Но любопытство вскоре взяло верх.
— Свою поп-группу? И с кем же?
— С самим собой, — с гордостью ответил он. — Это сольная группа. Называется «Джон Эй энд зе Тостерс».
— «Жан А. и Тостеры»? Что за бредовое название!
Сидя в кровати, он в кромешной темноте принялся бренчать что-то невразумительное на своей гитаре. Тыдынц! Тыдыщ! — донеслось с верхнего яруса.
— Ладно, все, заткнись, — сказал он. — Ты мешаешь мне сосредоточиться.
Я пожал плечами.
— Слушай, чурбан, — прошептал я. — И как ты собираешься ее приручать, если не знаешь ни одного аккорда?
В ответ до меня донеслась еще одна пулеметная очередь тыдынцев и тыдыщей, а потом братец начал дергать за отдельные струны, отчего те жалобно повизгивали. Я зажал уши: звук был похож на скрежетание мелом по доске.
— Так-то получается не очень, — объяснил мне Жан А. — Но если врубить усилитель на полную мощность и осветить сцену лучами стробоскопов, это будет мегахит!
Особенно невыносимо стало, когда он начал петь. У него и без пения-то голос ломался и все время скакал с одной высоты на другую, а тут…
— Лавью, ду-би-ду-у! (Тыдынц! Тыдыщ!) Лавью биду-ду, ду ю лавми! (Тыдынц! Тыдыщ!)
Я с головой забрался под подушку, чтобы не слышать продолжения песни.
— Ну, что ты об этом думаешь? — спросил Жан А. после заключительного триумфального тыдынца.
— Честно? — спросил я. — По-моему, папа был прав — лучше бы ты занялся флейтой.
— В конце года я дам в школе концерт, — не обращая внимания на мои слова, сказал Жан А. и спрыгнул ко мне на нижний ярус. При мысли о грядущем концерте он прямо-таки дрожал. — Исполню собственные вещи, а на заднем плане будут прыгать девчонки на подпевках.
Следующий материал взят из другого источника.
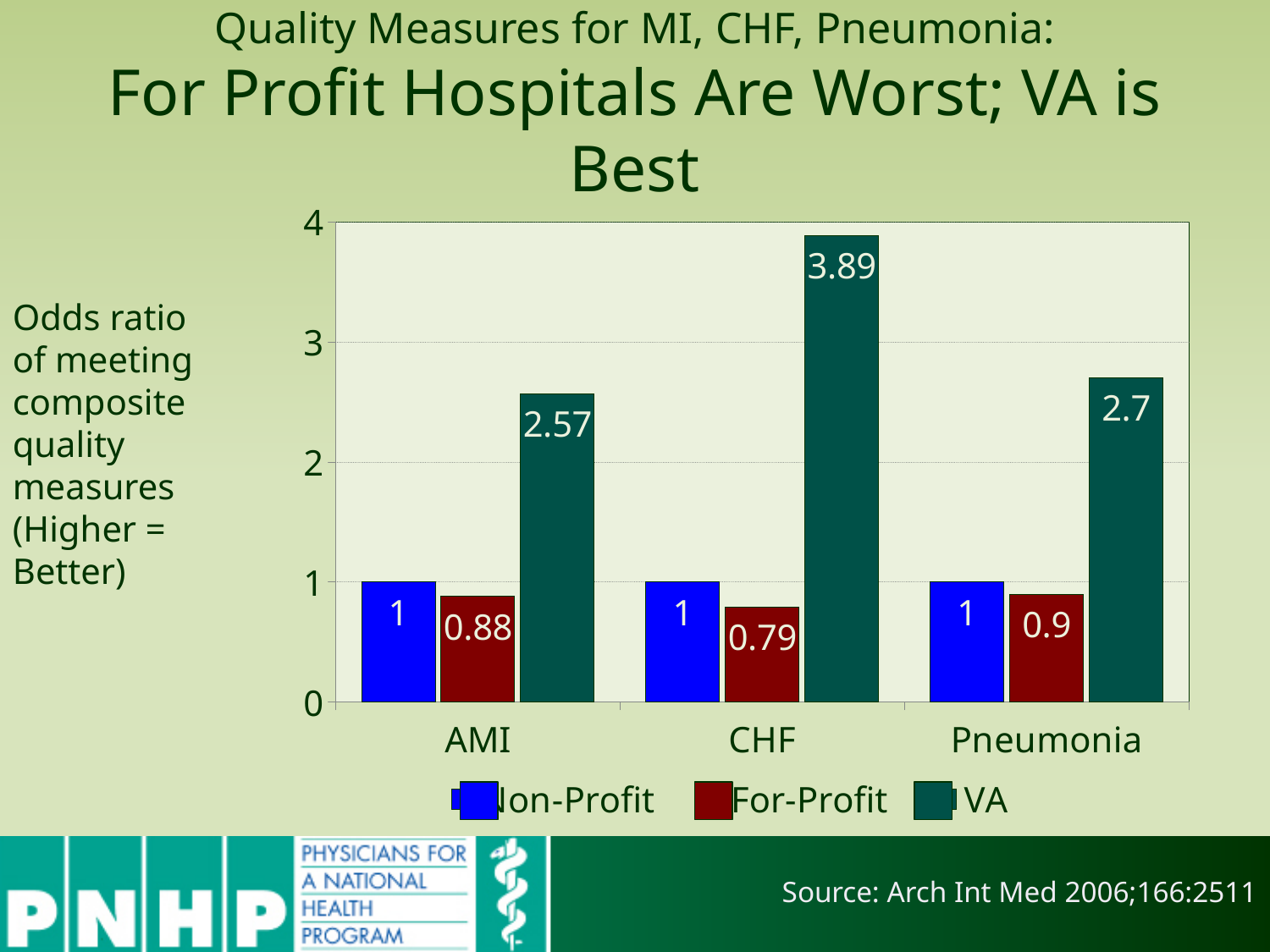
What is the For-Profit odds ratio for AMI? 0.88 What is the difference between the VA and Non-Profit odds ratios for AMI? 1.57 Which condition has the highest VA odds ratio? CHF What is the VA odds ratio for CHF? 3.89 How many series does the legend list? 3 Which condition has the lowest For-Profit odds ratio? CHF How many conditions are shown on the x axis? 3 What is the For-Profit odds ratio for CHF? 0.79 Which is larger, the VA odds ratio for CHF or the VA odds ratio for Pneumonia? CHF What is the VA odds ratio for Pneumonia? 2.7 Is the VA odds ratio for AMI greater or less than 2? greater What kind of chart is shown on the slide? bar chart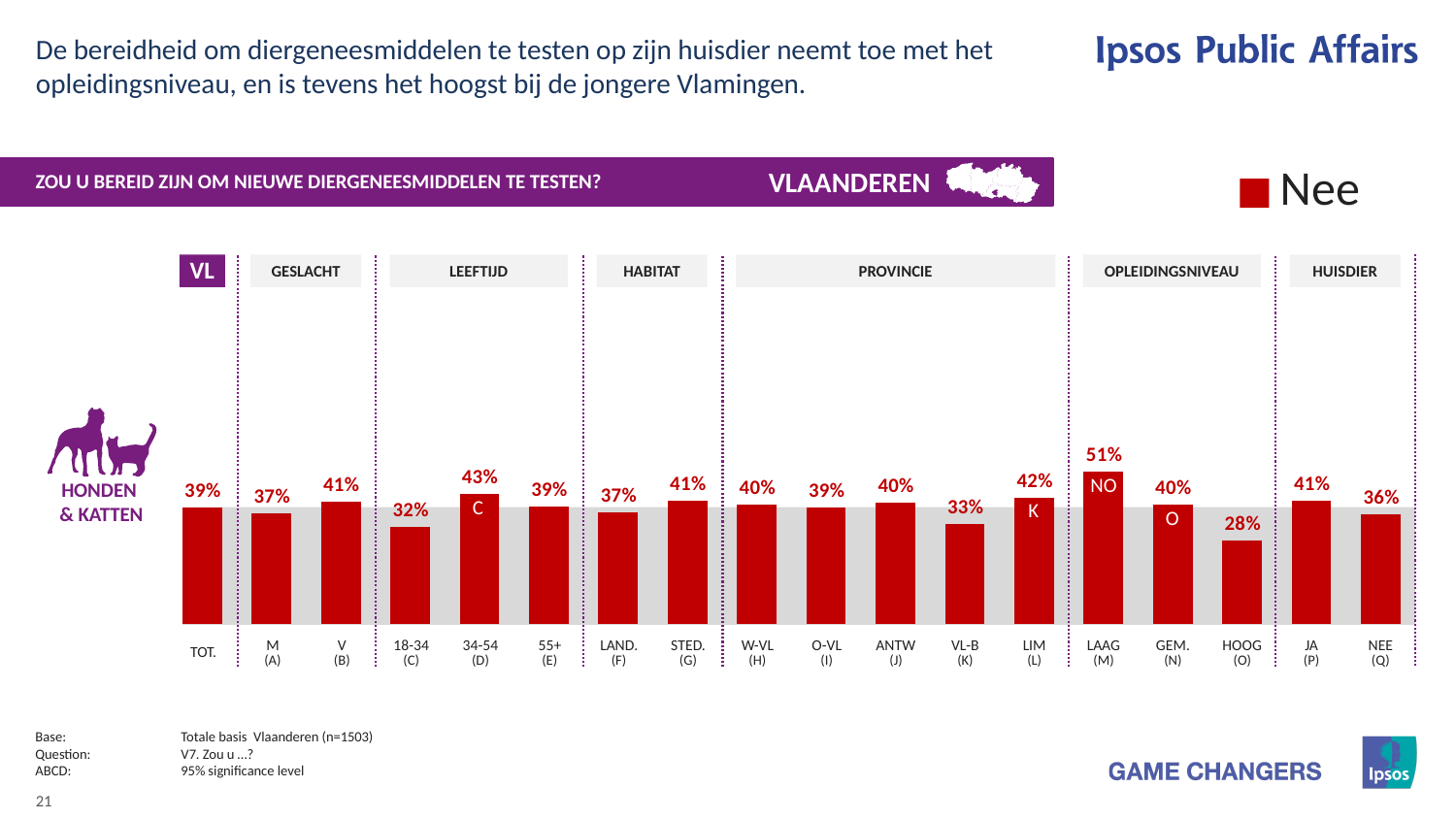
How many series does the legend list? 1 What is the value for the 18-34 (C) age group? 32% Which category has the highest value in the chart? LAAG (M) Which category has the lowest value in the chart? HOOG (O) Which is larger, the value for M (A) or the value for V (B)? V (B) What is the value for the LAAG (M) education level? 51% What kind of chart is shown on the slide? Bar chart What is the value for VL-B (K) in the Provincie section? 33% What is the difference between the values for 34-54 (D) and 18-34 (C)? 11% What is the difference between the values for LAAG (M) and HOOG (O)? 23% What is the value for TOT. (total) in the chart? 39% How many bars are plotted in the chart? 18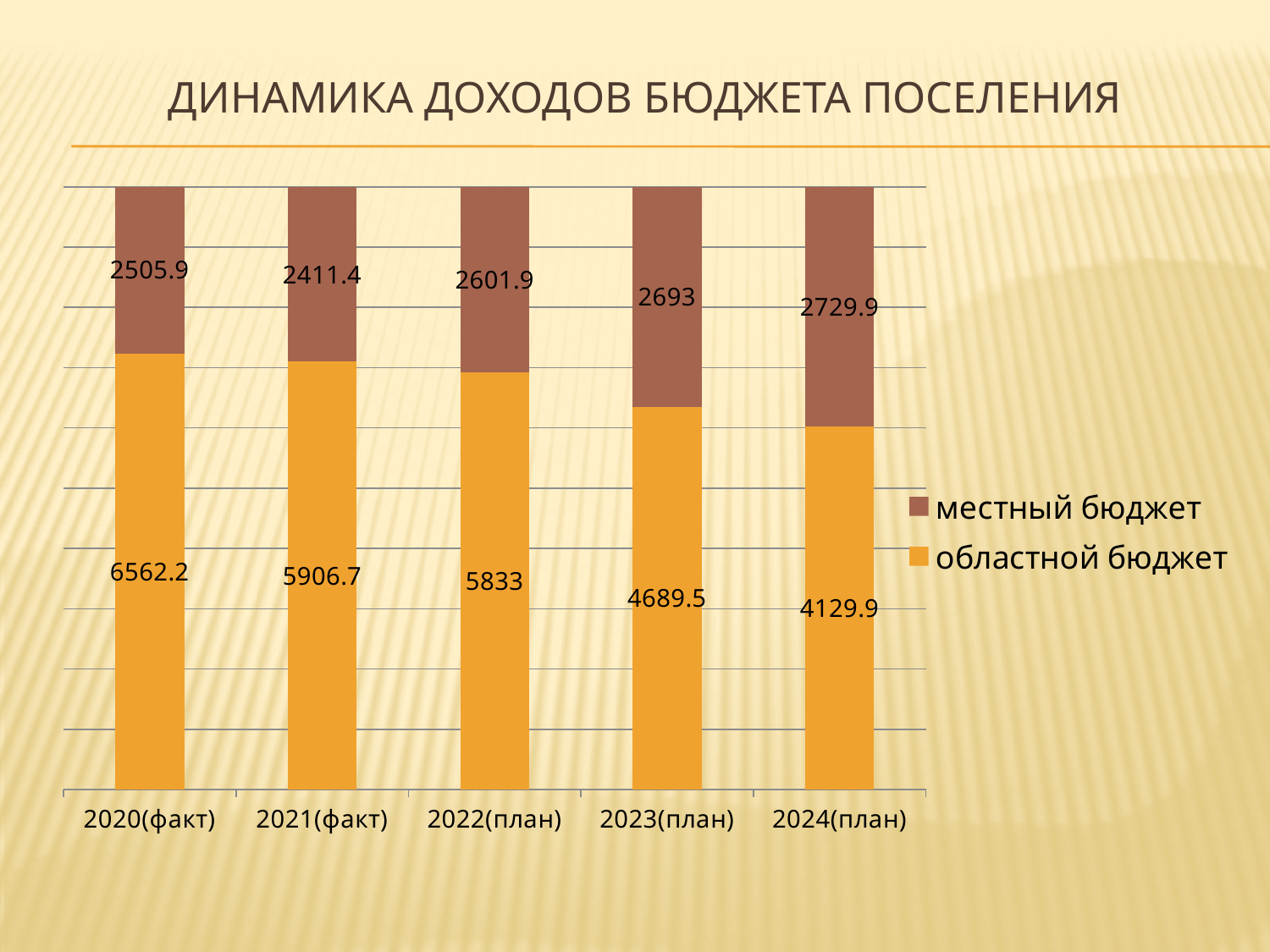
What is the value for местный бюджет in 2023(план)? 2693 How many series does the legend list? 2 What is the value for областной бюджет in 2020(факт)? 6562.2 Which year has the highest value for областной бюджет? 2020(факт) Which is larger: местный бюджет in 2022(план) or местный бюджет in 2021(факт)? 2022(план) What is the value for областной бюджет in 2024(план)? 4129.9 How many years are shown on the x axis? 5 What is the sum of the two labeled values for 2021(факт)? 8318.1 What is the difference between the областной бюджет values for 2020(факт) and 2024(план)? 2432.3 What kind of chart is shown on the slide? Stacked bar chart Which year has the lowest value for местный бюджет? 2021(факт) Do the областной бюджет values rise or fall from 2020(факт) to 2024(план)? Fall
Он зажег лампу на письменном столе и сидел там, дрожа как безумный, с босыми ногами, которые выглядывали из слишком коротких пижамных штанин.
— «Джон Эй энд зе Тостерс»! Представляешь?! На выручку от концерта я куплю себе аккумулятор и отправлюсь в мировое турне по всей Франции!
— А кого это ты «лавью ду ю лав ми»? — поинтересовался я.
Жан А. запнулся и растерянно посмотрел на меня.
— В с-с-смысле? Ты о чем? — стал спрашивать он, как будто сам не понимал, о чем я.
— Ну, девчонка в песне, — ответил я. — Ты думаешь, я совсем ни бум-бум в английском, да? Думаешь, ты один тут Джон Эй, а остальные — чурбаны? Небось, посвящаешь любовные песенки Изабели, своей школьной подружке?
Жан А. за секунду стал пунцового цвета.
— Ты что, заболел? — накинулся он на меня. — Во-первых, она мне никакая не подружка, а во-вторых, она пересела за другую парту.
— Значит, теперь у тебя новая соседка?
— Да. Ее зовут Мари-Пьер. Я хочу напомнить тебе, что я единственный мальчик в классе латыни.
Если говорить об именах, то мне больше нравилась Изабель, ну да ладно, Мари-Пьер тоже неплохо.
— И как она?
Жан А. ненадолго задумался.
— С виду? Да я вообще-то почти на нее не смотрел. Помнишь Фалбалу из «Астерикса и Обеликса»? Ну так вот, она примерно такая же страшная.
— Ого! Тогда это просто кошмар, бедная…
— И не говори, жуть. А впрочем, какая разница? В моей жизни все равно есть место только музыке. Не до девчонок мне, так-то, старик.
Но вот насчет пользы для иностранного языка Жан А. не соврал. Благодаря долгим часам бренчания на гитаре у него стало немного лучше в школе с английским.
— Дорогая, все-таки, что ни говори, идея отправить его в лингвистическую поездку в Англию была не такой уж и плохой, — ликовал папа, изучая пришедший по почте табель успеваемости Жана А.
— А вот чтобы подтянуть его латынь, семью коренных жителей, боюсь, отыскать будет не так просто, дорогой, — вздохнула мама, просмотрев табель до конца.